Paul Hostovsky

UEB

Waverly was all pissed off about the new braille code. "They're changing everything," he cried, throwing the pages to the floor in a flurry of white braille dots, then shaking his head back and forth, back and forth, the way some blind people do, not in negation or disagreement, which would have made sense in this particular instance, but in a sort of pleasure of release, of getting the energy out that couldn't get out through his eyes. "They're messing with the symmetry of it, the beauty of it, the blind mind, for god's sake!" Belinda had never seen him so upset.

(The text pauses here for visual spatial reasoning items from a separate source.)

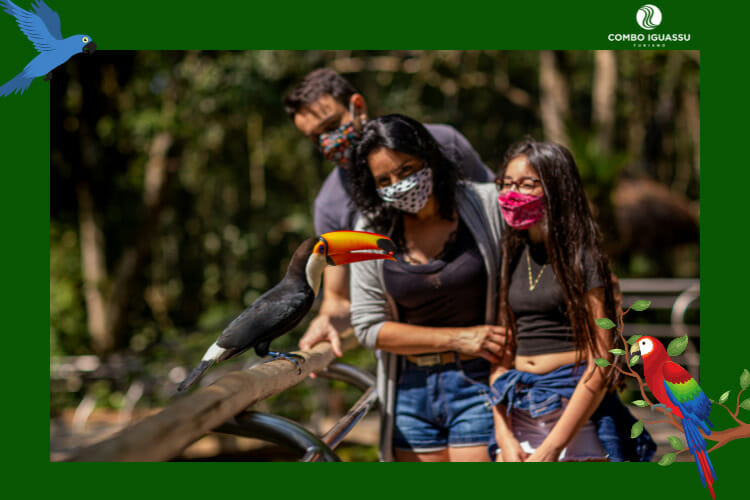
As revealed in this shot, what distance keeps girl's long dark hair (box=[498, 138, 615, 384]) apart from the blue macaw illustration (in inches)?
64.7

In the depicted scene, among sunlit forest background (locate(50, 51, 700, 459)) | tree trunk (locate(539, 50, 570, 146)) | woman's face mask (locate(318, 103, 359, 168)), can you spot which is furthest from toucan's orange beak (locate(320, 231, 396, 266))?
tree trunk (locate(539, 50, 570, 146))

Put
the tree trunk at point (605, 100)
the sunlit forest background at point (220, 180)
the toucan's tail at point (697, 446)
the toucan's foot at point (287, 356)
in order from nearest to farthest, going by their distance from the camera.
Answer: the toucan's foot at point (287, 356) → the toucan's tail at point (697, 446) → the sunlit forest background at point (220, 180) → the tree trunk at point (605, 100)

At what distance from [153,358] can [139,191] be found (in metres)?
2.58

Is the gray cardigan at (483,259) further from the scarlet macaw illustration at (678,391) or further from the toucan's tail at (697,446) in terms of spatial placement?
the toucan's tail at (697,446)

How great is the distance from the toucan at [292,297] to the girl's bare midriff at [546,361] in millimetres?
598

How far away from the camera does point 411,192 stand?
2242 mm

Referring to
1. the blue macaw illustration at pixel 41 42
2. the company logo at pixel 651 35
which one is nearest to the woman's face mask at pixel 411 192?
the company logo at pixel 651 35

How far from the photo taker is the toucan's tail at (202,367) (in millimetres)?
1828

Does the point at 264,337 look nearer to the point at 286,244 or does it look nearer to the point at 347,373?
the point at 347,373

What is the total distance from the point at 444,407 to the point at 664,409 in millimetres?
750

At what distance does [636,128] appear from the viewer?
10281 millimetres

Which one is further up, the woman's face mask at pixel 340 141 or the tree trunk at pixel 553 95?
the tree trunk at pixel 553 95

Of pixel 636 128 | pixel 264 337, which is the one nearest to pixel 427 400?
pixel 264 337

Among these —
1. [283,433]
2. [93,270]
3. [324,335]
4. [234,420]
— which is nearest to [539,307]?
[324,335]
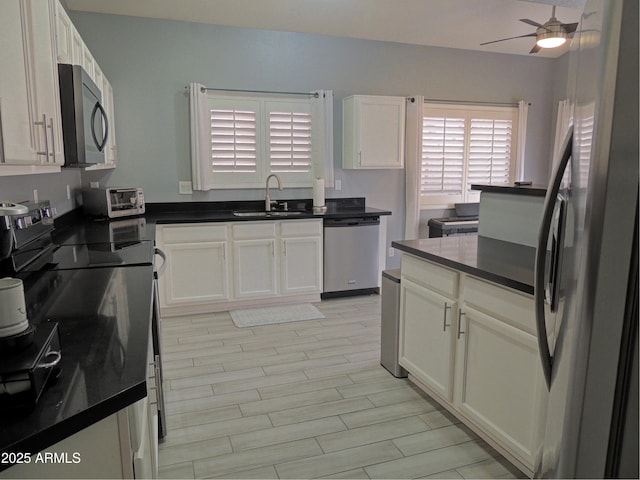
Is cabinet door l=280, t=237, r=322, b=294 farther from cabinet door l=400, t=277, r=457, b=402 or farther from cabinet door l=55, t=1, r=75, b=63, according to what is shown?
cabinet door l=55, t=1, r=75, b=63

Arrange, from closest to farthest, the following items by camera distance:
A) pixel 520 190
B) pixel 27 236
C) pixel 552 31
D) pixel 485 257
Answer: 1. pixel 27 236
2. pixel 485 257
3. pixel 520 190
4. pixel 552 31

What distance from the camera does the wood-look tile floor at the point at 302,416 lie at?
2.10 metres

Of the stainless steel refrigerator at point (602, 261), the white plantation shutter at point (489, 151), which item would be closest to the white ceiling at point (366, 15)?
the white plantation shutter at point (489, 151)

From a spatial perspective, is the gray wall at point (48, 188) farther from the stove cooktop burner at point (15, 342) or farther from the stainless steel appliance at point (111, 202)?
the stove cooktop burner at point (15, 342)

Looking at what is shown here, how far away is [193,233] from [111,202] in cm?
73

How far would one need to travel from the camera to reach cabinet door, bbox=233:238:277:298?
4.34 metres

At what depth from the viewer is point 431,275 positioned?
2.52 meters

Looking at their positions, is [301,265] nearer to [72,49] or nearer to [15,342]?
[72,49]

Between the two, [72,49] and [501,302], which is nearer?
[501,302]

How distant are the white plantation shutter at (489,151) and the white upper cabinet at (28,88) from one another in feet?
15.8

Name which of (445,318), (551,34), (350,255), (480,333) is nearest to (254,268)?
(350,255)

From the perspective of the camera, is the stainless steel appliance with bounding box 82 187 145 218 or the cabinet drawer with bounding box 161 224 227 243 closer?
the stainless steel appliance with bounding box 82 187 145 218

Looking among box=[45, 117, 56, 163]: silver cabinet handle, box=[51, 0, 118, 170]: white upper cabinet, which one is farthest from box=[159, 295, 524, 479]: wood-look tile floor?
box=[51, 0, 118, 170]: white upper cabinet

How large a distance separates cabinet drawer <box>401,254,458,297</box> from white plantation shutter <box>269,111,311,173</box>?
246 centimetres
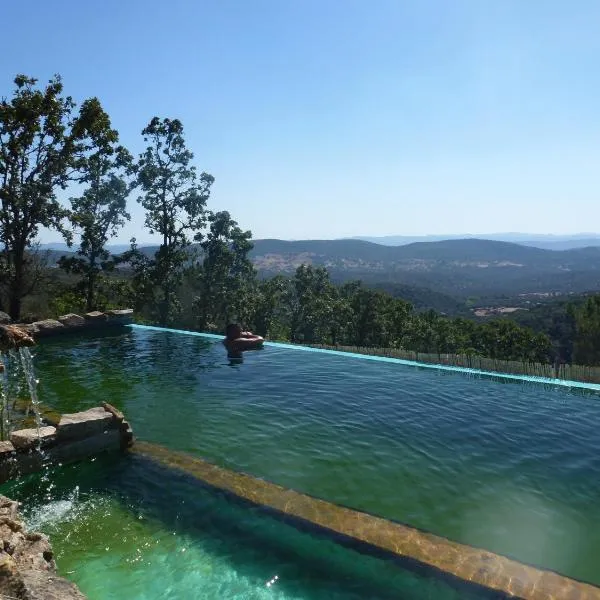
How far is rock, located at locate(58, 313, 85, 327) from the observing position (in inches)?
929

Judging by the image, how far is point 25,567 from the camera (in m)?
4.80

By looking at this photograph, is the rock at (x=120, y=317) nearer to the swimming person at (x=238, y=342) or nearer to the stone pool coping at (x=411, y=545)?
the swimming person at (x=238, y=342)

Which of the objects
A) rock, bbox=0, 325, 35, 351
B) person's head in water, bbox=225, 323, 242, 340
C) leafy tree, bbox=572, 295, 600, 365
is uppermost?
rock, bbox=0, 325, 35, 351

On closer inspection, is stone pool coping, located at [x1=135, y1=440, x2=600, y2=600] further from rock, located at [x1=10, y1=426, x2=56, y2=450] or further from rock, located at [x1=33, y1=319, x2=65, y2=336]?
rock, located at [x1=33, y1=319, x2=65, y2=336]

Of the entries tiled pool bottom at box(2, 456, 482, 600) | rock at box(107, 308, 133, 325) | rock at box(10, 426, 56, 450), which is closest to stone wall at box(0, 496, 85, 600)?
tiled pool bottom at box(2, 456, 482, 600)

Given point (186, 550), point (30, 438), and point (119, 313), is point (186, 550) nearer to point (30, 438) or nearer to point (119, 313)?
point (30, 438)

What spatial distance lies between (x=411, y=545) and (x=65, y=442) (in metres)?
7.64

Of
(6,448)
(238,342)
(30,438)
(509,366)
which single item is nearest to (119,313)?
(238,342)

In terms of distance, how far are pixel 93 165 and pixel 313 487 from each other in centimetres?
2449

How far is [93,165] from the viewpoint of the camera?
1063 inches

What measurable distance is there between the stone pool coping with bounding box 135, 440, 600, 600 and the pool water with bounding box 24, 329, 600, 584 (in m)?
0.54

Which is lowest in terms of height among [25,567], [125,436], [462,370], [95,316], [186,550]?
[186,550]

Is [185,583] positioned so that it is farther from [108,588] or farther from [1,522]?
[1,522]

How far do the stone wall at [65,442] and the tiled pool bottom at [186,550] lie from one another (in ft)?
1.46
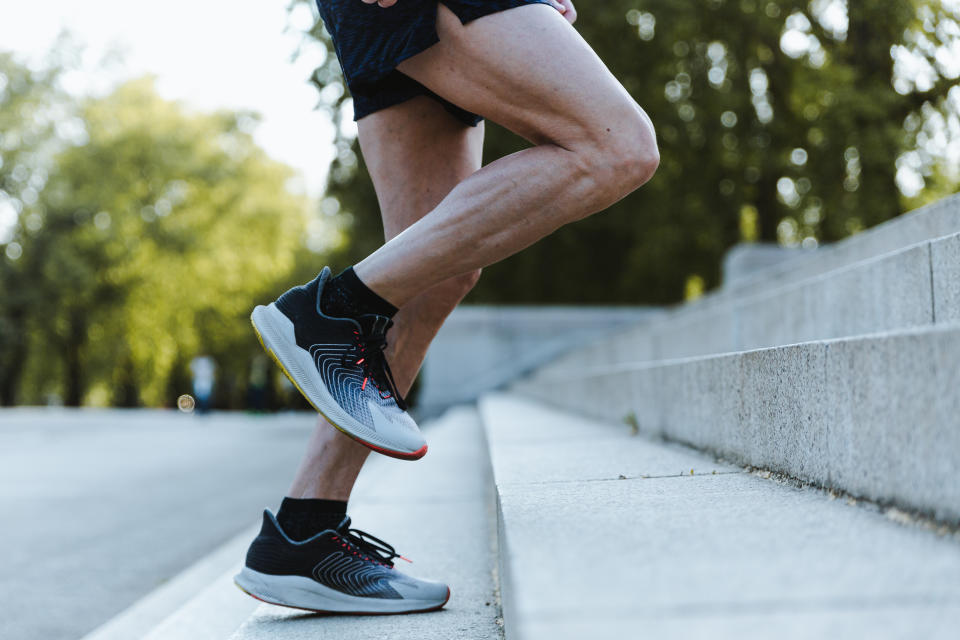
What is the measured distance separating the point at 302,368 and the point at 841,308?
231 cm

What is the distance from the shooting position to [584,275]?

"What sort of changes?" she asked timidly, picking the spilled braille up from the floor and running her fingers over the dots, which were as indecipherable to her as a page of print would have been to Waverly. Belinda didn't know braille, and had only known Waverly since moving into the apartment directly across from his a couple of months ago. She had seen him coming and going with his white cane but she hadn't spoken to him because, well, because he hadn't made eye contact. And since she didn't know him and he didn't know her, and since she wasn't one to initiate conversations with strangers, especially strange men, especially strange men who didn't make eye contact, she hadn't introduced herself or even said hello. In fact–and she was ashamed to think of it now–she had frozen when she saw him coming, as though she were an intruder or a thief standing there guiltily in the hallway, still as a statue, holding her breath and wincing while she waited for him to pass by with the click, sweep, click, sweep of his cane.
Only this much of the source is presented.